Hampton leads a team of two assistants and 16 students to keep the Maryland team prepared for the gridiron and the coaches and staff ready for the sidelines. Growing up on Long Island as the son of an equipment manager for the New York Jets, Hampton came to the profession naturally.
“When some kids went to summer camp, we went to training camp with my dad,” he says of his late father, Bill, who was with the Jets for 36 years.
Drew worked for the Jets as well after high school, and in 1996 moved to Jacksonville, spending 15 years as equipment manager of the Jaguars before a coaching change shook up the staff. Hampton went on to work for the NFL and then Western Kentucky before coming to Maryland in March 2016.
“It’s the greatest feeling in the world,” Hampton says of getting the locker room in shape day-to-day. “Good equipment managers are the guys who prepare well and don’t get noticed.”
When a new Terp football player walks through Hampton’s door, the first order of business is helmet measurements. With a focus on player safety and concussion prevention, helmet technology is in a “constant evolution,” Hampton says, but he doesn’t like using experimental designs until a lot of data can back up that they are as effective on the field as in the lab.

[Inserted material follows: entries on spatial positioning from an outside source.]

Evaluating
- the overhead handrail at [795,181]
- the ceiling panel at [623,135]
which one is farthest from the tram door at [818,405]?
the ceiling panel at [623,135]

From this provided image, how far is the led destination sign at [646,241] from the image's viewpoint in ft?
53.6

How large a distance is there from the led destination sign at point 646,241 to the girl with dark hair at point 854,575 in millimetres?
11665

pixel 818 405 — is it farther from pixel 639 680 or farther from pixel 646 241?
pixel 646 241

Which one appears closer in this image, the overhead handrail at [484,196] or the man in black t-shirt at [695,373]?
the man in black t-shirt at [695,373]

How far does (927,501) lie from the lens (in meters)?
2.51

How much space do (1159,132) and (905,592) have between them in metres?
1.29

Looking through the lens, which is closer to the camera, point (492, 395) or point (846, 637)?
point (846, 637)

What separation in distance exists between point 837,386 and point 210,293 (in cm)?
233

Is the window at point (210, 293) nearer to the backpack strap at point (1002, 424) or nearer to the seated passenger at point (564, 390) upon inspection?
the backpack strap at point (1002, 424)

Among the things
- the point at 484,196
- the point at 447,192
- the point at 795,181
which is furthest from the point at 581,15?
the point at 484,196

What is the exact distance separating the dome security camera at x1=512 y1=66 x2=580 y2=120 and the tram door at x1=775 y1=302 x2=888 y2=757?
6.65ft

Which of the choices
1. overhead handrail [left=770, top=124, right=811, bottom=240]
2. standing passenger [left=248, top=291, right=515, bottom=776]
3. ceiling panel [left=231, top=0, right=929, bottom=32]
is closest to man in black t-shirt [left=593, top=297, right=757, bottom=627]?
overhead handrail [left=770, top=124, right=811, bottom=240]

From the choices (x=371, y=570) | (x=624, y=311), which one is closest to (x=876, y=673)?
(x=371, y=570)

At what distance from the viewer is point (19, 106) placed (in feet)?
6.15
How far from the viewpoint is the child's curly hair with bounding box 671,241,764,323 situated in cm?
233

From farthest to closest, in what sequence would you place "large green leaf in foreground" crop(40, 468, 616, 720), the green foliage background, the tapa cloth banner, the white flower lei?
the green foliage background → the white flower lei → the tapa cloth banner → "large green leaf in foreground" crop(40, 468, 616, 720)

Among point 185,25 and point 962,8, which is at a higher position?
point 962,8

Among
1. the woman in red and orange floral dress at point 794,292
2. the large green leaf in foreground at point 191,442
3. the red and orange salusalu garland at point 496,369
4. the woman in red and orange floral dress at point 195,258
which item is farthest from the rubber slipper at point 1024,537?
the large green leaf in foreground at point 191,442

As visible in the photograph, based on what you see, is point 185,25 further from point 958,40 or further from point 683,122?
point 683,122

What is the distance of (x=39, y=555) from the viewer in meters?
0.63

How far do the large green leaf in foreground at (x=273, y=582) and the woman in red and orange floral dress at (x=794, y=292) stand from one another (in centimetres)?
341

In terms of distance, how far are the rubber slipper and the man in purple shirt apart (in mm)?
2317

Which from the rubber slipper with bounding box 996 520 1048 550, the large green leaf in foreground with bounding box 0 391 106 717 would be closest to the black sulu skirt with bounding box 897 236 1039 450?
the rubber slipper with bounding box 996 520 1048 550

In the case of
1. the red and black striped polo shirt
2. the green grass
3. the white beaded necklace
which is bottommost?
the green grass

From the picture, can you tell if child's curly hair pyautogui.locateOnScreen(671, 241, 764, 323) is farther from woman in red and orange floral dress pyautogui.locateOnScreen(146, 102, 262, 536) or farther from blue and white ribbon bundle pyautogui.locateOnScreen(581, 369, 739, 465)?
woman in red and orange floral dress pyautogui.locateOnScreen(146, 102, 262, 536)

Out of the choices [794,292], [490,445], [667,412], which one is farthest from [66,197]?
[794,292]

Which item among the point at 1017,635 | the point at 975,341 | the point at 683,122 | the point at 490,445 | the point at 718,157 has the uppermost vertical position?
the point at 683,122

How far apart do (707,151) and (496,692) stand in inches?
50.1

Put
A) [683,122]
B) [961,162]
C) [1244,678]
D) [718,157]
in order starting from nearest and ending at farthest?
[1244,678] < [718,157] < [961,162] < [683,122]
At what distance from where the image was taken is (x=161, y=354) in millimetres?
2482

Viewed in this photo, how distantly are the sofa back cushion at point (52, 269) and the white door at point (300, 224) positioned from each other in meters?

He also has to make sure players know how it feels to have a helmet fit properly, as high schools don’t always have rigorous standards or top-quality gear.
“Anything you see an athlete wear comes out of this room,” Hampton says from his office in the Terp locker room. “The same holds true for what everyone is wearing on the sideline.”
Hampton is quick to give credit to his two assistants, Sam Beyers and Nat Park, and the truck driver, Webb Dulin, for pulling it off every fall Saturday, setting up locker rooms before away games in about two hours and breaking them down even faster after the clock hits triple zero.
“It’s a team effort,” Hampton says. “Without them, it’s not possible.”
And the list of tasks before games is seemingly endless: Is it going to be cold? Then get out the heating benches. Is it an away game? Then coordinate with vans and trucks to move equipment from the tractor-trailer and airport to where it needs to be.
“It’s a well-oiled machine,” Hampton says. “Sometimes it’s controlled madness.”